Dressed in a white kurta and pyjamas, with a golden spittoon on hand, the Maharaja espouses the idea of redefining the cultural heritage his forefathers established.
In 1972, he established Mehrangarh Museum Trust to look after his ancestral properties. Since then, the Trust has been constantly updating the fort and adding new events to its cultural calendar. “We like to think Jodhpur is the cultural capital [of Rajasthan],” says the Maharaja. In 2005, the Trust finished restoring the 400-year-old city wall around the fort, which meant the land within could for the first time, be protected from encroachment.
After renovating the wall, in the same year, the Maharaja decided he wanted to showcase the land within the city wall. He directed the then CEO of the Trust to find the right expert. Krishen was approached and asked if he could turn the land into a forest.
“[It was] very rocky, very eroded, very difficult-looking land made up of, I didn’t know at the time, rhyolite, which is a volcanic rock,” says Krishen.
A forest would require millions of tons of soil. But Krishen had a different idea. He suggested restoring this rugged terrain to what it might have been like, as far back as 600 years earlier when it was wild and relatively intact.
“There’s no data from that period so it’s just a notional thing really,” says Krishen.
They agreed. In 2006 began a restoration project, headed by Krishen, to create Rao Jodha Desert Rock Park.

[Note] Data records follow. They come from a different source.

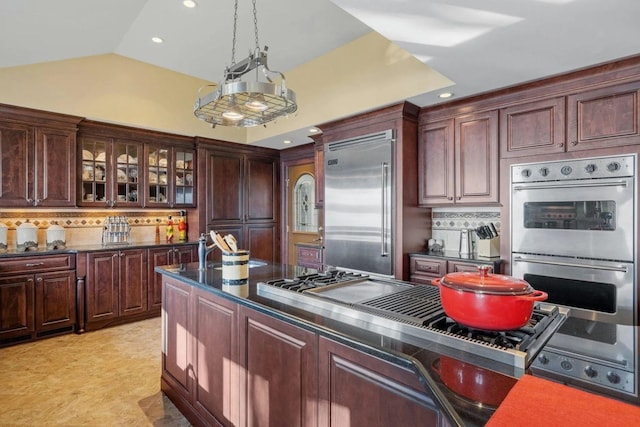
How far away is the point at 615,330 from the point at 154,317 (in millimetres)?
4571

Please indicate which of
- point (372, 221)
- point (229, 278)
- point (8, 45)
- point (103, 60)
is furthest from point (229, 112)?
point (103, 60)

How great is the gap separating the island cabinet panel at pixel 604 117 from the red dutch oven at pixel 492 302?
214 cm

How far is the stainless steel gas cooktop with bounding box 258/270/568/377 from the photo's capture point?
0.97 m

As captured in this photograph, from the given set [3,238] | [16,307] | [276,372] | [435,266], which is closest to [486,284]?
[276,372]

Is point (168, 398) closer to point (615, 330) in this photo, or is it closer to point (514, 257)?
point (615, 330)

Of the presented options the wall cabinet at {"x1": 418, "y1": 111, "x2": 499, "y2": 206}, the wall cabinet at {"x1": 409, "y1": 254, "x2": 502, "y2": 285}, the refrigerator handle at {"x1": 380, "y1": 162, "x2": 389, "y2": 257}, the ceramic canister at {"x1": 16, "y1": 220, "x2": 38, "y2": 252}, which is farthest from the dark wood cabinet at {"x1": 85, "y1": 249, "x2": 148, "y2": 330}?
the wall cabinet at {"x1": 418, "y1": 111, "x2": 499, "y2": 206}

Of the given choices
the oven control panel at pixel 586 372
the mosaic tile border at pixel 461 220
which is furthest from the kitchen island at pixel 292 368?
the mosaic tile border at pixel 461 220

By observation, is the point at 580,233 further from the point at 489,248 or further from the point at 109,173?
the point at 109,173

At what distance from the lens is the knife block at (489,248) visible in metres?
3.10

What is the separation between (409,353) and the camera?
990 millimetres

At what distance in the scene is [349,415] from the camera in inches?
46.4

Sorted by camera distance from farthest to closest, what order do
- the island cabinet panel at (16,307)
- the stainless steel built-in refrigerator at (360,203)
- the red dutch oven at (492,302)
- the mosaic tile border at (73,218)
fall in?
the mosaic tile border at (73,218) → the stainless steel built-in refrigerator at (360,203) → the island cabinet panel at (16,307) → the red dutch oven at (492,302)

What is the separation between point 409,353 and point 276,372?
29.0 inches

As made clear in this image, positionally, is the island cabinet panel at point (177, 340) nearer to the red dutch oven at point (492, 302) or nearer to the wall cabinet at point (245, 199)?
the red dutch oven at point (492, 302)
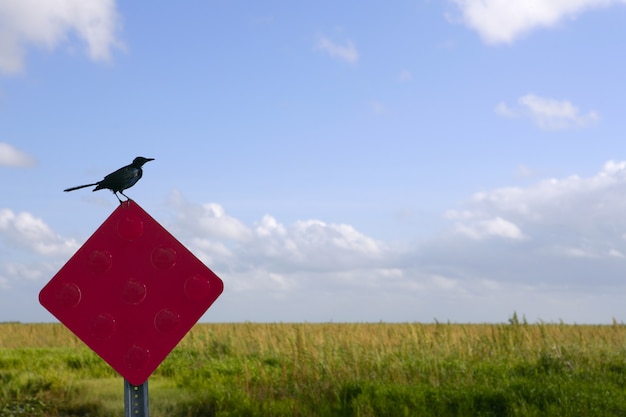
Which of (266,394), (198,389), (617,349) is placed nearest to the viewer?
(266,394)

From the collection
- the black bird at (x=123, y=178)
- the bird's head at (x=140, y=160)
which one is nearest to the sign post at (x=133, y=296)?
the black bird at (x=123, y=178)

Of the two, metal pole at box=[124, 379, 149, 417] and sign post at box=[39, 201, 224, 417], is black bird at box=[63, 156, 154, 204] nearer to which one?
sign post at box=[39, 201, 224, 417]

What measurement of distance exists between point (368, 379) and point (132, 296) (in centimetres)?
828

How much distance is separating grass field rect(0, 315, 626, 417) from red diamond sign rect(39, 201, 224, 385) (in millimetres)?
5930

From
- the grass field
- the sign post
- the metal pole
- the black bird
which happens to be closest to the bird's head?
the black bird

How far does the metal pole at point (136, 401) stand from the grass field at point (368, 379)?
5.76 m

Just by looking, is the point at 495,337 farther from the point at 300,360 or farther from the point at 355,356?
the point at 300,360

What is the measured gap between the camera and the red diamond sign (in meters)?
4.34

Firstly, they had to tackle the mesquite that dominated the landscape, embedded in the rock. It needed to be cleared out in a way that at least 18 inches of the root was pulled out, or it’d just re-sprout. “[It’s] very antisocial,” Krishen scolds. “But it’s one of the secrets to its success and that’s why it’s gregarious wherever it grows.” A host of methods were tried. Machinery. Then micro-charges of dynamite; but this shattered the rock which was part of the landscape’s heritage. Then somebody suggested working with the khandwaliyas, Jodhpur’s traditional miners who work in the sandstone quarries. They had a unique technique. They’d use heavy hammers to “ring” the rock, and the sound made could tell them how the rock was interbedded and from what direction they could go with chisels and hammers to dig out the roots. Though slow, the team of 15 did the job.
“They have a wonderful understanding of the way the rock worked,” says Krishen. Two khandwaliyas still go around full time hunting down the mesquite.
While the slow removal of mesquite continued, they were also busy collecting native seeds, travelling to different parts of Rajasthan to find relatively untouched areas whose flora they could replicate. They discovered a key clonal site just six kilometres away, at the stable grounds where the Maharaja’s Marwari horses are kept. Overlooking the stables was a hill full of indigenous plants.
The seeds were grown in an on-site nursery manned by Vinod Puri Goswami, 31, who estimates that he’s grown as many as 20 000 plants since 2006. They created a repository of about 230 species of trees, shrubs, climbers, herbs, grasses and lithophytes, which grow in rock. The plants they grew were then introduced onto the project site.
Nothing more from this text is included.